▶ _PROBLEM DESCRIPTION_: Rewrite each of the records below with every instance of "camera" changed to "viewer" and nothing else altered. Leave the pictures out.

▶ _DATA SUPPLIED_:
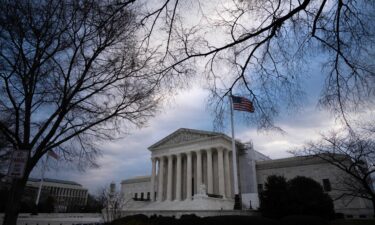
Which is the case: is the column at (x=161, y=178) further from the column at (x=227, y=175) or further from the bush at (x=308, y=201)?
the bush at (x=308, y=201)

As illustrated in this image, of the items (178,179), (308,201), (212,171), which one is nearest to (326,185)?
(212,171)

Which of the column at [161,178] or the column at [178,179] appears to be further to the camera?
the column at [161,178]

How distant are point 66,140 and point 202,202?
91.8ft

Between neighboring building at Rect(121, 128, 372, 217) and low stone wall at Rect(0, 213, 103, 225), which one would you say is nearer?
low stone wall at Rect(0, 213, 103, 225)

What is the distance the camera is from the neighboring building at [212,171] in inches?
1693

▶ _TASK ANSWER_:
Which is the case: is the column at (x=161, y=178) further from the column at (x=227, y=175) or further from the bush at (x=308, y=201)?
the bush at (x=308, y=201)

As illustrated in this image, of the items (178,179), (308,201), (212,171), which one is nearest to (326,185)?
(212,171)

Which of the column at [161,178] or the column at [178,179] appears to be further to the viewer?
the column at [161,178]

How distant are point 66,140 and point 202,202?
91.8ft

Between neighboring building at Rect(121, 128, 372, 217) and low stone wall at Rect(0, 213, 103, 225), which one would you say is nearer?
low stone wall at Rect(0, 213, 103, 225)

What is the distance the viewer is from the neighboring building at [212,171] in inches?
1693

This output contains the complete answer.